## TASK OBJECTIVE
Please reproduce verbatim the lines below, from the first through the one with "scientific name: Cervus elaphus".

## INPUT
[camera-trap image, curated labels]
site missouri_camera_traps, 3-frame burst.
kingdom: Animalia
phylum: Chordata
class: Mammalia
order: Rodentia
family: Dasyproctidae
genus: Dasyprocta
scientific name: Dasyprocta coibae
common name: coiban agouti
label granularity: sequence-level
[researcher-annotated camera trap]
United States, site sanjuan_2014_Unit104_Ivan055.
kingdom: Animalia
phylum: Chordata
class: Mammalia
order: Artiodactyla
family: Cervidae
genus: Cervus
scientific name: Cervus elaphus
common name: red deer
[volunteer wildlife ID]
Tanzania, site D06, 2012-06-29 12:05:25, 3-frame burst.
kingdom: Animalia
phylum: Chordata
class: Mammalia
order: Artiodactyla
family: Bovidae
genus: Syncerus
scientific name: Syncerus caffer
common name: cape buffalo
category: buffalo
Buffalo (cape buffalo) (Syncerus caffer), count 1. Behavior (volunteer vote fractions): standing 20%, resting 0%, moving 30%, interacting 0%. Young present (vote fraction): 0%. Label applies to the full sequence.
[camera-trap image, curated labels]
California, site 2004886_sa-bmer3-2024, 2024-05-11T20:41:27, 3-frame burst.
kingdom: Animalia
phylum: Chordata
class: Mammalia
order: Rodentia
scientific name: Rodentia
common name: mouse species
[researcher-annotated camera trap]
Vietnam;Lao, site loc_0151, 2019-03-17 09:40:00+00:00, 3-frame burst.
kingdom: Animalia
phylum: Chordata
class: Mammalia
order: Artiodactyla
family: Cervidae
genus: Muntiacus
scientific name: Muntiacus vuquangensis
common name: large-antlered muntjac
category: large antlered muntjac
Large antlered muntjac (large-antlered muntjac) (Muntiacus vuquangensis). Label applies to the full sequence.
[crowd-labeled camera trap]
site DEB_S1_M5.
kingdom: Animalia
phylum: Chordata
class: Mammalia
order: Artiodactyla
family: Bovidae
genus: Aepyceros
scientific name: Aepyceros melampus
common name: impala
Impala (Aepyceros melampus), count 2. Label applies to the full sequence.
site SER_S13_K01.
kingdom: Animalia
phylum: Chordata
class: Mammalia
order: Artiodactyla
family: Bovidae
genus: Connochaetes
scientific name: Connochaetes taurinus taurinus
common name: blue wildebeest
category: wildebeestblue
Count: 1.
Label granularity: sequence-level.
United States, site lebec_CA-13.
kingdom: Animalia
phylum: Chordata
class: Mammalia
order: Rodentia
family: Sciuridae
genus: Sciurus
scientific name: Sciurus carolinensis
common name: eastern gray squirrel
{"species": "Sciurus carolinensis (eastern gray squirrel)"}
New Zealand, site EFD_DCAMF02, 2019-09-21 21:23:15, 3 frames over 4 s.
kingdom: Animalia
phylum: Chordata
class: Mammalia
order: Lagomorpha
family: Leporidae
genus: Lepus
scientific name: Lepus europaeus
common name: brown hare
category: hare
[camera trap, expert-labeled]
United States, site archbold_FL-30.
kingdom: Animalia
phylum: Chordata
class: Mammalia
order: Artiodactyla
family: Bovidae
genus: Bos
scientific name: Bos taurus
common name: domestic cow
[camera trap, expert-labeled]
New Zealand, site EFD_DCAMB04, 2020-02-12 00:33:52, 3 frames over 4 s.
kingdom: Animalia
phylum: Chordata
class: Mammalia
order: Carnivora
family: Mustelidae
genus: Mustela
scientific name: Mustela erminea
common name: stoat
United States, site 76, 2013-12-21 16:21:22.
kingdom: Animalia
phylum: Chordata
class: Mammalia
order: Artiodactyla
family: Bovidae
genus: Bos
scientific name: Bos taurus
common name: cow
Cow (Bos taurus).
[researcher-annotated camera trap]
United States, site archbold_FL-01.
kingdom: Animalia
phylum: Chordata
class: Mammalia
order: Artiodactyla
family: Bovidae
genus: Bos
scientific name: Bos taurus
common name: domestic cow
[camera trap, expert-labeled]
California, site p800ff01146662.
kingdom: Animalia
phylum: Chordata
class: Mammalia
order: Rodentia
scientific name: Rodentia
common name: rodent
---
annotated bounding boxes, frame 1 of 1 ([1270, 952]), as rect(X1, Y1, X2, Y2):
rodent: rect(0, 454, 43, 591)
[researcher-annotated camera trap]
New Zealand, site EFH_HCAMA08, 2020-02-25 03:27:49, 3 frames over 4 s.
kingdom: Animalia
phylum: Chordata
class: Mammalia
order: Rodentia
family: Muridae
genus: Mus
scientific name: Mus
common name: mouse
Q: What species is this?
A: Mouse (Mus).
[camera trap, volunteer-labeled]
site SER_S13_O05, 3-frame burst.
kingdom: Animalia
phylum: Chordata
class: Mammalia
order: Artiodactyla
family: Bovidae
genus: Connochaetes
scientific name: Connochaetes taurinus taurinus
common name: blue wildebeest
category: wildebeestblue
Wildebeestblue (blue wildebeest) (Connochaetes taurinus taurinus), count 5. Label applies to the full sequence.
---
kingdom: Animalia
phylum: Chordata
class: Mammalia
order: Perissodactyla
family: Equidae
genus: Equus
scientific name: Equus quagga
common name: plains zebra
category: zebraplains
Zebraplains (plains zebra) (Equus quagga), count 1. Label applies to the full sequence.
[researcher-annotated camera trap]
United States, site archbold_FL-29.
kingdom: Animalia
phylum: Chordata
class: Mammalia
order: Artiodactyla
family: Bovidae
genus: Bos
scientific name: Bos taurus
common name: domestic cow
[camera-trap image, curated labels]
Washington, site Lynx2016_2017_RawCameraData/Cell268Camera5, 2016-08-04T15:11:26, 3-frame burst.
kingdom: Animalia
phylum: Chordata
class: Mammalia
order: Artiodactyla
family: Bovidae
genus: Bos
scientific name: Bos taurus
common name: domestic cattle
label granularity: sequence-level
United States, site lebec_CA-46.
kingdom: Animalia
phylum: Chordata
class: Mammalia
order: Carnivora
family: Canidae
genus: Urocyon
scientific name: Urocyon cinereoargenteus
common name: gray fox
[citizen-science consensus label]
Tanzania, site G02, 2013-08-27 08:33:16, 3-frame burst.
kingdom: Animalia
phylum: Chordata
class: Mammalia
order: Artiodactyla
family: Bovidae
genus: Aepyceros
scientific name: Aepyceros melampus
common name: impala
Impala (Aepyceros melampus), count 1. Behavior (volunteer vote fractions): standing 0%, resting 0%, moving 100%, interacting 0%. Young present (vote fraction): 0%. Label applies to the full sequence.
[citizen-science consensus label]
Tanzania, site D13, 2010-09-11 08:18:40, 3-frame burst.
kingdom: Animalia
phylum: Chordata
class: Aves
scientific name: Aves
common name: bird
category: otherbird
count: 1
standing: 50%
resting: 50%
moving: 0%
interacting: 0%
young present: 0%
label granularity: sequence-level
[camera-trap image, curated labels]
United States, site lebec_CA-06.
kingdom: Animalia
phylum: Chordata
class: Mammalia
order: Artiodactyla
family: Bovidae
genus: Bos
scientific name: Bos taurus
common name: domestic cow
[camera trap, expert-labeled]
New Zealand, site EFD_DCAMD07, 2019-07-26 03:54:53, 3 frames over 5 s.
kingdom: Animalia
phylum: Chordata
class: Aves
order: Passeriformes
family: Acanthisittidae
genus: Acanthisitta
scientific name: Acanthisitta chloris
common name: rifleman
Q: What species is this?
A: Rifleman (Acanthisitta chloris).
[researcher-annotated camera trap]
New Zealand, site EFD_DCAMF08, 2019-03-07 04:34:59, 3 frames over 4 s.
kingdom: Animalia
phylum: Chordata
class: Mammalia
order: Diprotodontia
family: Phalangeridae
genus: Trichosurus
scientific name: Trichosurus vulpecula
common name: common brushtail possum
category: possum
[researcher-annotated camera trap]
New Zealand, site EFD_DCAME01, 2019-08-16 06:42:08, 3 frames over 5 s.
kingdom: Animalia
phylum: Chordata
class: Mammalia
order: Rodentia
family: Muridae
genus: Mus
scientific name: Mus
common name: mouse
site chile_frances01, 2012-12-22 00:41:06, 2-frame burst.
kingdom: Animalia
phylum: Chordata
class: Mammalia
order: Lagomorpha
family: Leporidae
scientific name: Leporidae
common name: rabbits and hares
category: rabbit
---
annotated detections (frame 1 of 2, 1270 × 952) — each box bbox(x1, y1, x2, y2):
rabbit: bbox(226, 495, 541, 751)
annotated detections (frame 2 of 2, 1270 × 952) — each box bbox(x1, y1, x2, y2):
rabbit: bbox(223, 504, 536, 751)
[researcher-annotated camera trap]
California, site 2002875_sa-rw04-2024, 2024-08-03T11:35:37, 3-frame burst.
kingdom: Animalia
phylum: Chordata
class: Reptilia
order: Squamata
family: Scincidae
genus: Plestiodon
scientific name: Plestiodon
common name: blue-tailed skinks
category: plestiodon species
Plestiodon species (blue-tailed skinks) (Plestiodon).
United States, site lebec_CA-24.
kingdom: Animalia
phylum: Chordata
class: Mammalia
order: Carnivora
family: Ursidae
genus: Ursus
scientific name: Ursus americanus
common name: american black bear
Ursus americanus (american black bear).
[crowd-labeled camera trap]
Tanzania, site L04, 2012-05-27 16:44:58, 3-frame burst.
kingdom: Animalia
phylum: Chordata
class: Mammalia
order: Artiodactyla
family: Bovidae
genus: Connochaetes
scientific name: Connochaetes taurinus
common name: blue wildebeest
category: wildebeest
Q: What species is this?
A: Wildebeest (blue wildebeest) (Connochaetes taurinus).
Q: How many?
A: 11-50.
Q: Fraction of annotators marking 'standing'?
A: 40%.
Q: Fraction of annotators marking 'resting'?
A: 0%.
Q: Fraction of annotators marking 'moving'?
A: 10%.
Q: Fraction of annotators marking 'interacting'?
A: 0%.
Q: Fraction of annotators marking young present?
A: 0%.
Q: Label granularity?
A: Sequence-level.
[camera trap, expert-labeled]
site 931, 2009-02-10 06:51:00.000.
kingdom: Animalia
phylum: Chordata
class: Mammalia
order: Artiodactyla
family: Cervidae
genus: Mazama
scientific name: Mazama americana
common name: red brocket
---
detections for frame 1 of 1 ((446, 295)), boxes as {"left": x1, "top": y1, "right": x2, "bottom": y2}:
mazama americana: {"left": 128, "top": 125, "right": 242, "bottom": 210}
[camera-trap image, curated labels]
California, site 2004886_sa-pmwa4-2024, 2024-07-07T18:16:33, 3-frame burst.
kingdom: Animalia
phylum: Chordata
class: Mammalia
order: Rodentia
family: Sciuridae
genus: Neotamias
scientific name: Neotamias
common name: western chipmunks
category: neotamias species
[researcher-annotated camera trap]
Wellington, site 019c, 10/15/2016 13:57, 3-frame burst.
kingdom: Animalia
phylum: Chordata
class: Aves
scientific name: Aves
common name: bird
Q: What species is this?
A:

## EXERCISE RESPONSE
[camera-trap image, curated labels]
site missouri_camera_traps, 3-frame burst.
kingdom: Animalia
phylum: Chordata
class: Mammalia
order: Rodentia
family: Dasyproctidae
genus: Dasyprocta
scientific name: Dasyprocta coibae
common name: coiban agouti
label granularity: sequence-level
[researcher-annotated camera trap]
United States, site sanjuan_2014_Unit104_Ivan055.
kingdom: Animalia
phylum: Chordata
class: Mammalia
order: Artiodactyla
family: Cervidae
genus: Cervus
scientific name: Cervus elaphus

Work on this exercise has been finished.